**TASK REQUIREMENTS:**
Copy every line of the material below word for word.

[begin SUPPLIED DATA]

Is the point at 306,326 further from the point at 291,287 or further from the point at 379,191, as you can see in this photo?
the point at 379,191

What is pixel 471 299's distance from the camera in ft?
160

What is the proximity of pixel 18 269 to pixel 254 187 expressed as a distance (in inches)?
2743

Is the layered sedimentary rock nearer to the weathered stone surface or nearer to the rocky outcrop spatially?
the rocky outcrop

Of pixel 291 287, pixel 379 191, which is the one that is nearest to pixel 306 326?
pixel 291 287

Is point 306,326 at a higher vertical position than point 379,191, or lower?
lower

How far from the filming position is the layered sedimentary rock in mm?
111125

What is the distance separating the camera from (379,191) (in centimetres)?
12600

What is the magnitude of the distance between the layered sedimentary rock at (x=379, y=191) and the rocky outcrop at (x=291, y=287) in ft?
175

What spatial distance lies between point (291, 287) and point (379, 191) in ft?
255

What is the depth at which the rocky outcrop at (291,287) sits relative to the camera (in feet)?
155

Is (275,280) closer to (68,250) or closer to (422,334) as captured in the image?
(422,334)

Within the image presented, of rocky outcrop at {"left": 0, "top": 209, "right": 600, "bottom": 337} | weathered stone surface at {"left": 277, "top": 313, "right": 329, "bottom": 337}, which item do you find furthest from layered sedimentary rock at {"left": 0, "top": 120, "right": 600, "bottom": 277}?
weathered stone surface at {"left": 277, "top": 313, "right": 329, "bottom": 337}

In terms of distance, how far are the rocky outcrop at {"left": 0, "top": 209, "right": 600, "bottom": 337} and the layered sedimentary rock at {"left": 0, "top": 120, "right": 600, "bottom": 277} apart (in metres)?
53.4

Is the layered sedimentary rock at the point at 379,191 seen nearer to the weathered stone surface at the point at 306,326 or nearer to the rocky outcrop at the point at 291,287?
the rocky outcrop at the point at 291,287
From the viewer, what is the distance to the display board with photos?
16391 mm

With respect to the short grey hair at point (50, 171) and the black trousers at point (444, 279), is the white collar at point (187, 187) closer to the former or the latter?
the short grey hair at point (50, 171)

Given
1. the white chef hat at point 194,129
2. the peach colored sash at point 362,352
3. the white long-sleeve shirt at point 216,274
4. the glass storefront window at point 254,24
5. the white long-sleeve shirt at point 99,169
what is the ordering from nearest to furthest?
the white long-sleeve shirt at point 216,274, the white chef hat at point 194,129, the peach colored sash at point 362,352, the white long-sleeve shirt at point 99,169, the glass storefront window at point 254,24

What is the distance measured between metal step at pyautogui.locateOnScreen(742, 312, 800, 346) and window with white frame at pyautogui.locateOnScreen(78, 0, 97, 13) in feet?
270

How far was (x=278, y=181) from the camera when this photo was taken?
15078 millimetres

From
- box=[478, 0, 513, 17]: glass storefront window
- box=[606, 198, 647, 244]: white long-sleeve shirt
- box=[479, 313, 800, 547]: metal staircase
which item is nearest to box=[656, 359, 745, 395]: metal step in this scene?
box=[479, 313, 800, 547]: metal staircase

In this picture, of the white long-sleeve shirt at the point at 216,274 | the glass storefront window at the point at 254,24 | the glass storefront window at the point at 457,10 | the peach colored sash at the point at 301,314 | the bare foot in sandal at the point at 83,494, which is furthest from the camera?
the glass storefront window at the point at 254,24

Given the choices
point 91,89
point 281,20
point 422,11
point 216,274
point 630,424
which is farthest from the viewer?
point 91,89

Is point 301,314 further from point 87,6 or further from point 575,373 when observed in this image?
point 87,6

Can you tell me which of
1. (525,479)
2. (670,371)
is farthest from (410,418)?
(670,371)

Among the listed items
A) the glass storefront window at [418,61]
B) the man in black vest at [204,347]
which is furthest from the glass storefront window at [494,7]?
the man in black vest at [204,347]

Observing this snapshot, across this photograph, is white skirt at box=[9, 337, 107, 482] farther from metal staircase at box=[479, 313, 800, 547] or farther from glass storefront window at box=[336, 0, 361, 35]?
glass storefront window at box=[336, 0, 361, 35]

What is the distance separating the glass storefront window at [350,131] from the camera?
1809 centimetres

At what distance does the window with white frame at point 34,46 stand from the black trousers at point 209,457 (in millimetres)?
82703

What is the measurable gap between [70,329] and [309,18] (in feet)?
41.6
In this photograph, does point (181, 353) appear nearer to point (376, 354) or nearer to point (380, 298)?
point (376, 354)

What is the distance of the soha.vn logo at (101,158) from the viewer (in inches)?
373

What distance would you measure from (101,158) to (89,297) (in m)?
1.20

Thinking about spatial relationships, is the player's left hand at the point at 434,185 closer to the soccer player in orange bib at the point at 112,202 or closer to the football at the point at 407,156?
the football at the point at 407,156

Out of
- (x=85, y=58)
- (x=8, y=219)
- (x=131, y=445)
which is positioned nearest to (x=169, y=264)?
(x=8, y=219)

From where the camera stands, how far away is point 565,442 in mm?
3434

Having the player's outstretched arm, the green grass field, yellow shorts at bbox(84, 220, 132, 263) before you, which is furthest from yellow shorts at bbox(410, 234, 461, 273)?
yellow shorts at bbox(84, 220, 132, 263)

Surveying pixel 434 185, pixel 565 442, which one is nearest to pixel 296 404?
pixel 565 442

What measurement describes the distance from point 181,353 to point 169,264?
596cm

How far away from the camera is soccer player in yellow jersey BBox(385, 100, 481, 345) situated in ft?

[end SUPPLIED DATA]

**CORRECT OUTPUT:**
Is the point at 306,326 further from the point at 291,287 or further from the point at 379,191, as you can see in this photo?
the point at 379,191

What is pixel 471 299's distance from the camera in ft?
160

What is the proximity of pixel 18 269 to pixel 254 187 expressed as a distance (in inches)?
2743

Is the layered sedimentary rock nearer to the weathered stone surface or nearer to the rocky outcrop spatially?
the rocky outcrop

Of pixel 291 287, pixel 379 191, which is the one that is nearest to pixel 306 326?
pixel 291 287

Is point 306,326 at a higher vertical position than point 379,191, or lower?
lower

How far from the filming position is the layered sedimentary rock in mm?
111125

What is the distance separating the camera from (379,191) (in centimetres)?
12600

What is the magnitude of the distance between the layered sedimentary rock at (x=379, y=191) and the rocky outcrop at (x=291, y=287) in ft?
175

What spatial distance lies between point (291, 287) and point (379, 191) in ft?
255

What is the depth at which the rocky outcrop at (291,287) sits relative to the camera (in feet)?
155

Is (275,280) closer to (68,250) or closer to (422,334) as captured in the image?
(422,334)

Within the image presented, of rocky outcrop at {"left": 0, "top": 209, "right": 600, "bottom": 337} | weathered stone surface at {"left": 277, "top": 313, "right": 329, "bottom": 337}, which item do you find furthest from layered sedimentary rock at {"left": 0, "top": 120, "right": 600, "bottom": 277}?
weathered stone surface at {"left": 277, "top": 313, "right": 329, "bottom": 337}

In terms of distance, how far are the rocky outcrop at {"left": 0, "top": 209, "right": 600, "bottom": 337} and the layered sedimentary rock at {"left": 0, "top": 120, "right": 600, "bottom": 277} apart (in metres)?
53.4

Is the layered sedimentary rock at the point at 379,191 seen nearer to the weathered stone surface at the point at 306,326 or nearer to the rocky outcrop at the point at 291,287?
the rocky outcrop at the point at 291,287
From the viewer, what is the distance to the display board with photos?
16391 mm

With respect to the short grey hair at point (50, 171) and the black trousers at point (444, 279), is the white collar at point (187, 187) closer to the former or the latter?
the short grey hair at point (50, 171)

Given
1. the white chef hat at point 194,129
2. the peach colored sash at point 362,352
3. the white long-sleeve shirt at point 216,274
4. the glass storefront window at point 254,24
5. the white long-sleeve shirt at point 99,169
what is the ordering from nearest to furthest?
the white long-sleeve shirt at point 216,274, the white chef hat at point 194,129, the peach colored sash at point 362,352, the white long-sleeve shirt at point 99,169, the glass storefront window at point 254,24

What is the distance measured between metal step at pyautogui.locateOnScreen(742, 312, 800, 346) and window with white frame at pyautogui.locateOnScreen(78, 0, 97, 13) in feet?
270

How far was (x=278, y=181) from the camera when this photo was taken?
15078 millimetres

From
- box=[478, 0, 513, 17]: glass storefront window
- box=[606, 198, 647, 244]: white long-sleeve shirt
- box=[479, 313, 800, 547]: metal staircase
which item is nearest to box=[656, 359, 745, 395]: metal step in this scene?
box=[479, 313, 800, 547]: metal staircase

In this picture, of the white long-sleeve shirt at the point at 216,274 | the glass storefront window at the point at 254,24 | the glass storefront window at the point at 457,10 | the peach colored sash at the point at 301,314 | the bare foot in sandal at the point at 83,494, which is furthest from the camera?
the glass storefront window at the point at 254,24

Given the choices
point 91,89
point 281,20
point 422,11
point 216,274
point 630,424
which is farthest from the viewer?
point 91,89

Is point 301,314 further from point 87,6 or further from point 575,373 when observed in this image?
point 87,6

Can you tell me which of
1. (525,479)
2. (670,371)
is farthest from (410,418)?
(670,371)

Among the listed items
A) the glass storefront window at [418,61]
B) the man in black vest at [204,347]
which is furthest from the glass storefront window at [494,7]?
the man in black vest at [204,347]

Observing this snapshot, across this photograph, is white skirt at box=[9, 337, 107, 482] farther from metal staircase at box=[479, 313, 800, 547] or farther from glass storefront window at box=[336, 0, 361, 35]?
glass storefront window at box=[336, 0, 361, 35]

What is the distance separating the glass storefront window at [350,131] from the camera?
1809 centimetres

At what distance does the window with white frame at point 34,46 stand from the black trousers at point 209,457 (in millimetres)?
82703

What is the measurable gap between [70,329] and [309,18] (in feet)?
41.6
In this photograph, does point (181, 353) appear nearer to point (376, 354) or nearer to point (380, 298)?
point (376, 354)

What is the distance of the soha.vn logo at (101,158) from the viewer (in inches)?
373

What distance would you measure from (101,158) to (89,297) (in m)?
1.20

Thinking about spatial relationships, is the player's left hand at the point at 434,185 closer to the soccer player in orange bib at the point at 112,202 or closer to the football at the point at 407,156?
the football at the point at 407,156

Out of
- (x=85, y=58)
- (x=8, y=219)
- (x=131, y=445)
which is positioned nearest to (x=169, y=264)?
(x=8, y=219)

From where the camera stands, how far away is point 565,442 in mm?
3434

Having the player's outstretched arm, the green grass field, yellow shorts at bbox(84, 220, 132, 263) before you, which is furthest from yellow shorts at bbox(410, 234, 461, 273)?
yellow shorts at bbox(84, 220, 132, 263)

Surveying pixel 434 185, pixel 565 442, which one is nearest to pixel 296 404?
pixel 565 442

What measurement describes the distance from point 181,353 to point 169,264?
596cm

How far away from the camera is soccer player in yellow jersey BBox(385, 100, 481, 345) situated in ft?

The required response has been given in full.